Personal details
- Born: May 30, 1934 Houston, Texas, U.S.
- Died: October 22, 2015 (aged 81) Houston, Texas, U.S.
- Education: Texas Southern University (BS, MEd) Liberty University (DA) Williams College (DHL)
- Occupation: Educator

= Thaddeus S. Lott Sr. =

American educator (1934–2015)

Thaddeus Scott Lott Sr. (May 30, 1934 – October 22, 2015) was an American educator in Houston. Lott gained national attention in 1991 for his implementation of direct instruction at Mabel B. Wesley Elementary School of the Houston Independent School District.

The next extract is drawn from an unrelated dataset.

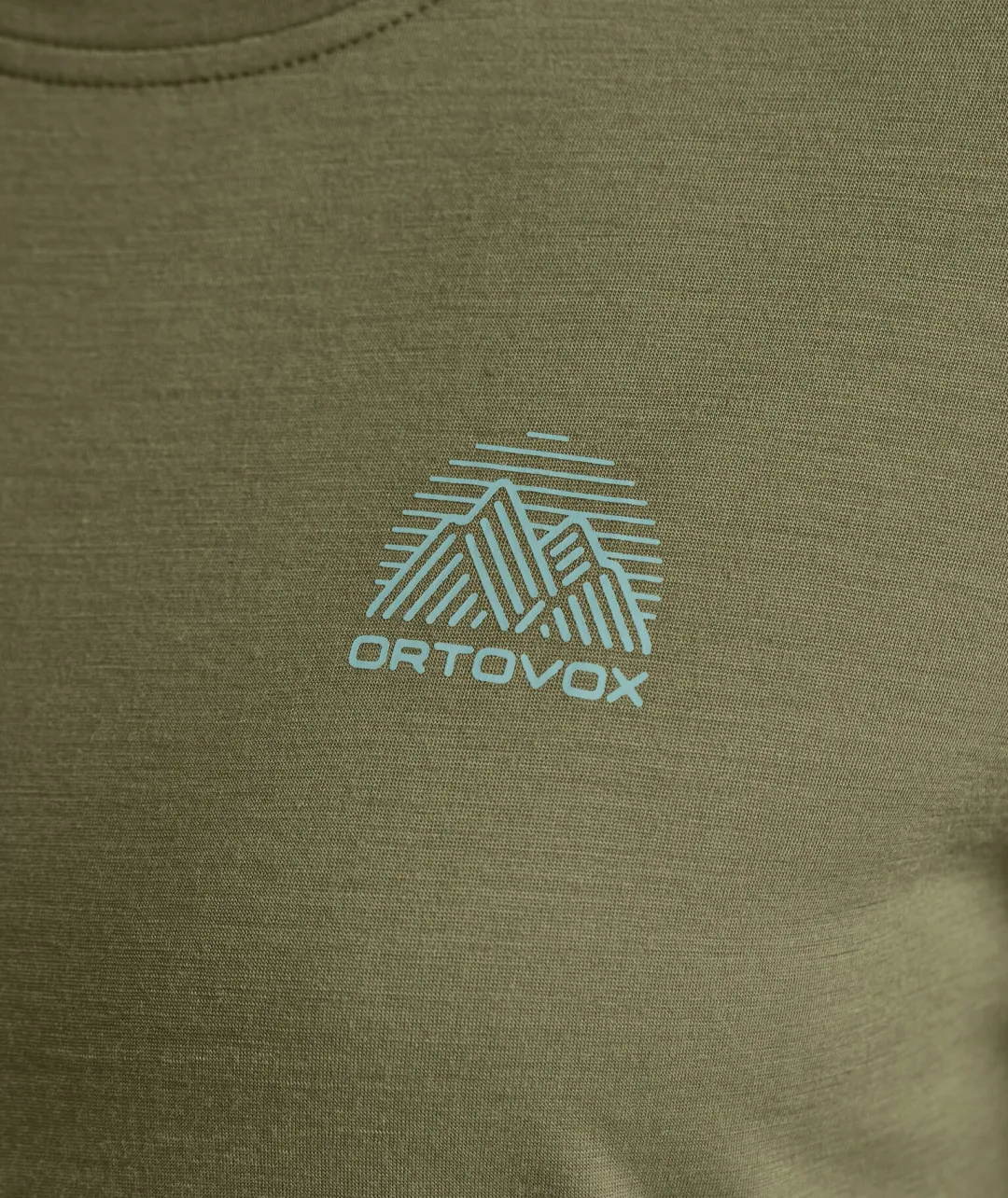 ORTOVOX T-Shirts & Longsleeves^120 COOL TEC MTN STRIPE TS W wildherbs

== Early life and education ==
Lott was born and raised in Acres Homes. He earned a bachelor's degree and a master's degree in education from Texas Southern University. He also received honorary doctoral degrees from Liberty University and Williams College.

== Career ==
Lott began his career with the Houston Independent School District in 1959 at Highland Heights Elementary School. As Wesley Elementary's principal by 1975, test scores in reading comprehension improved to 85% from 18% in 1980 and 100% of third graders passed the reading portion of the Texas Assessment of Academic Skills by 1996. In 1994, George W. Bush announced his then Texas gubernatorial campaign focus on education from Wesley, later conferring with Lott in the 1996 formation of the Texas Reading Initiative. Rod Paige, HISD superintendent in 1994, supported Lott by creating the first charter school system in Texas (Wesley, Highland Heights, and Osborne Elementary) under Lott's supervision. Lott retired from HISD in 2002.

== Controversy ==
In 1991, increasing test scores at Wesley received accusations of cheating from HISD and national attention from PrimeTime Live as well as the Oprah Winfrey Show. A 2005 HISD investigation into schools including Wesley Elementary, prompted by a report on abnormal TAKS test scores by the Dallas Morning News, returned no confirmation of cheating.

== Legacy ==
Lott was given the Jefferson Award for Public Service in 1998. Lott’s methods and achievements at Wesley motivated Baker Mitchell to found The Roger Bacon Academy in North Carolina. The Academy manages schools that replicate Lott’s model as embedded in an expression of classical traditions.